### TASKS TO PERFORM:
1: From the article on testing whether a trading strategy stopped working, copy the part that opens with the words containing "We’d like to" and closes with "means differ significantly.", replacing "edge" with "advantage".
2: Output the listing from the line containing "Cell patch, automatically" through the end of the listing as a Markdown table with the columns Row and Listing line, leaving out blank lines.

### SOURCE EXCERPT:
[start]
Why You Can’t Tell if Your Strategy “Stopped Working” (Statistically Speaking)

Traders love the illusion of precision. A few bad weeks go by, and you think, “Let’s run a t-test and see if the strategy stopped working.” It sounds rigorous. It isn’t.

Imagine a strategy that, in truth, earns 10% per year with 20% volatility – roughly the S&P’s long-term profile. We’ll simulate five years of daily returns, about 1,260 observations, from a geometric Brownian motion with those parameters.

Now the world changes. For the next month, 21 trading days, the strategy’s expected return drops to zero, but volatility stays at 20%.

We’d like to detect that change. The question: Can you statistically prove the edge is gone?

A t-test compares these two samples (before and after) and asks if their means differ significantly.

Five years of data vs. one month.

That’s n₁ ≈ 1260 vs. n₂ ≈ 21.

Noise ≈ 20% / √252 ≈ 1.26% daily.
[end]
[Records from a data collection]
[start]
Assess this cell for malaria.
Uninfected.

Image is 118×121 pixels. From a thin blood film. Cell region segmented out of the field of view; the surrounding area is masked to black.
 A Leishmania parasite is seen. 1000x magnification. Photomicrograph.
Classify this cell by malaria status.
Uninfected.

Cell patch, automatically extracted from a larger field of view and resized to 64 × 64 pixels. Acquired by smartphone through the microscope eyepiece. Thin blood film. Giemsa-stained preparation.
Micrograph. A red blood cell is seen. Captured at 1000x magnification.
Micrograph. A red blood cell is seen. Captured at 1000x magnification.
[end]
### FULL ANSWERS:
1:
We’d like to detect that change. The question: Can you statistically prove the advantage is gone?

A t-test compares these two samples (before and after) and asks if their means differ significantly.

2:
| Row | Listing line |
|---|---|
| 1 | Cell patch, automatically extracted from a larger field of view and resized to 64 × 64 pixels. Acquired by smartphone through the microscope eyepiece. Thin blood film. Giemsa-stained preparation. |
| 2 | Micrograph. A red blood cell is seen. Captured at 1000x magnification. |
| 3 | Micrograph. A red blood cell is seen. Captured at 1000x magnification. |